Talk about confirmatory conduct. This is sectarianism and programmatic
desiccation incarnate.
While
I’m unabashedly biased, I can’t help think how much this contrasts
with the Right, which integrates historical grounding with philosophical
reflection to generate a policy-minded eclecticism. When Reed writes
that “Contemporary academic norms regard obvious political engagement…as
inconsistent with scholarly distance and integrity,” libertarian-paleoconservative
counterexample upon counterexample comes to mind: William L. Anderson’s
analysis of voucher-ism (“Trouble with Vouchers”), William Marina’s
condemnation of Florida’s War on Citrus Trees (“Cankerous
Interests and Trade Laws: When Will We Stop the Cankercaust?”),
Donald Livingston’s directorship of the League of the South Institute
for the Study of Southern History and Culture.

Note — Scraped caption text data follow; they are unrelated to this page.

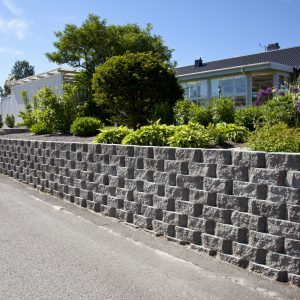 Megastone Rundhugget Grå mur forstøtningsmur Støttemur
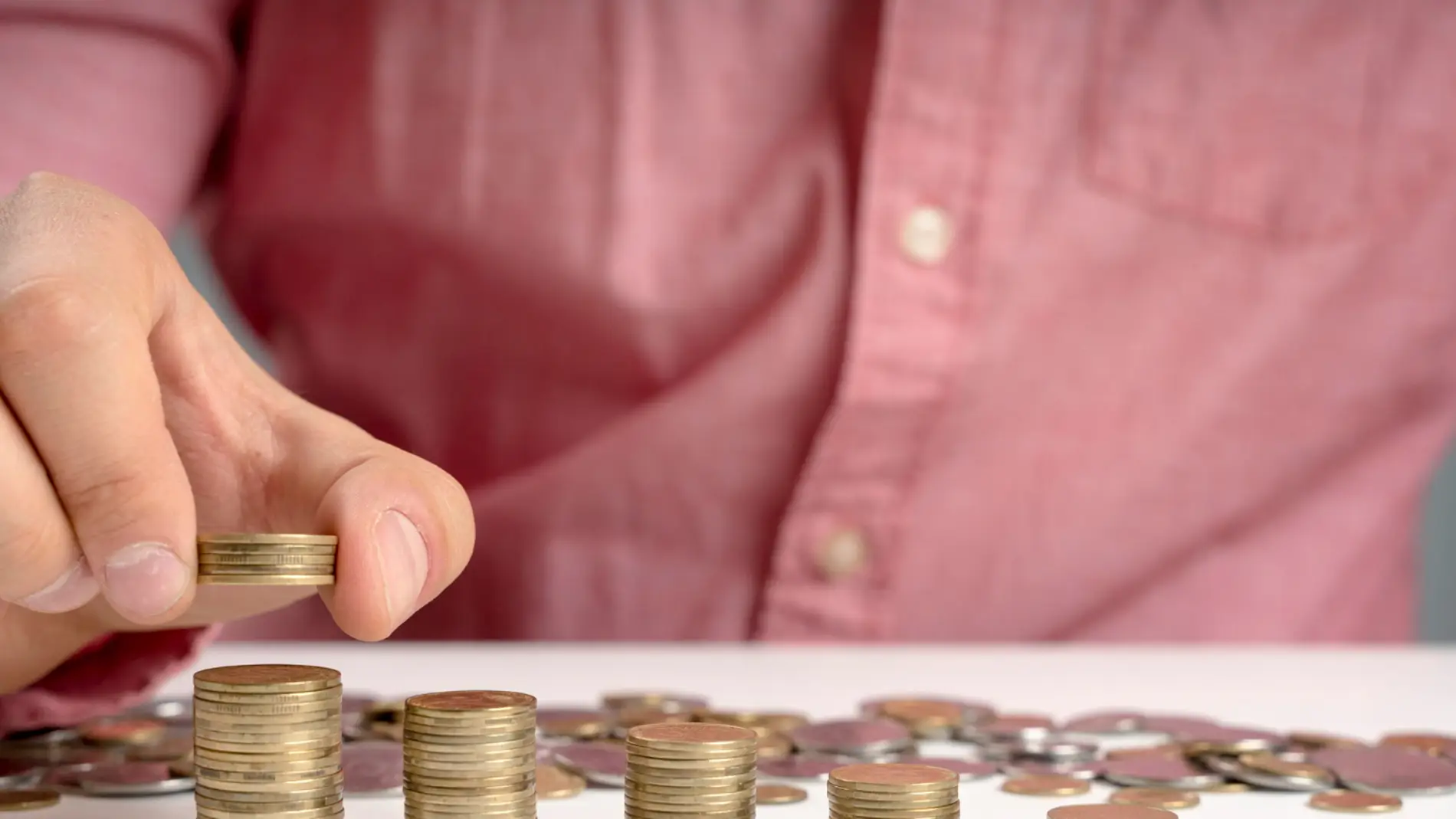Un hombre agrupando monedas Un hombre agrupando monedas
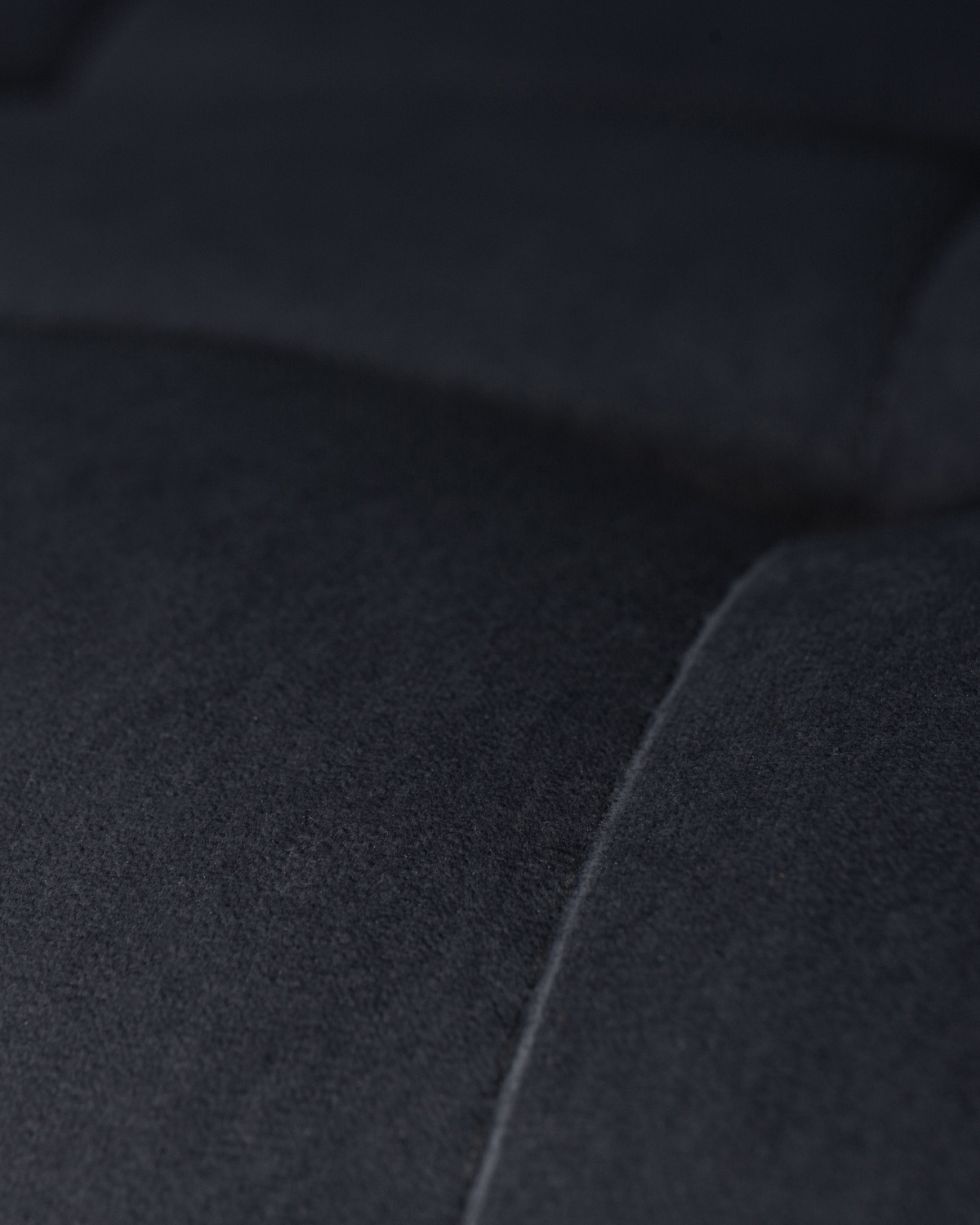 Стул обеденный DOBRIN CHILLY, Черный Holland 75, основание черное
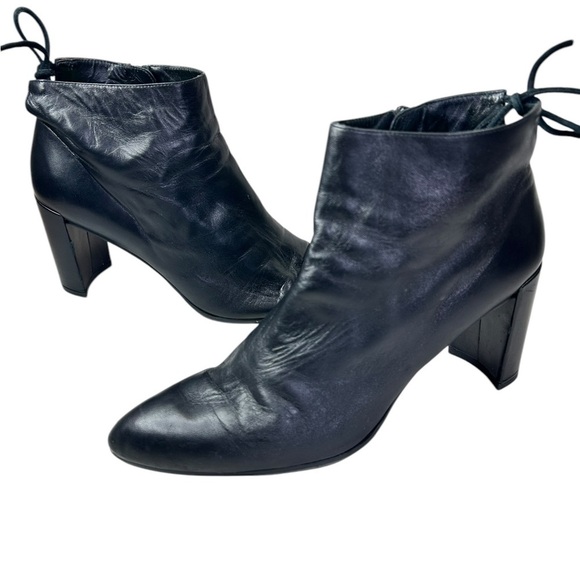 Stuart Weitzman Women’s Size 9.5 Black Leather Ankle Boots 3.25” heel side zip - Picture 1 of 9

The list of vocal
academic devolutionists goes on and on.
Whether
in opposing the War on Drugs and the antidiscrimination apparatus
or debating immigration policy and secession, the Right is deeply
issue-oriented and repudiates insular discourse. Of course, our
identity derives from particular premises and we enjoy flexing our
theoretical limbs, but our cause is not and must not ever be so
much rarefied rigidity. The day we divorce our conceptions from
applicative concern is the day we enter obsolescence.
So
on this first year of a fresh century, let us resolve to maintain
and magnify our efforts, mindful that quietism’s convenience is
longevity’s demise. Let us act on that great Horatian imperative,
“Nil desperandum.” Never despair.
December
28, 2000
Myles
Kantor lives in Boynton Beach, Florida.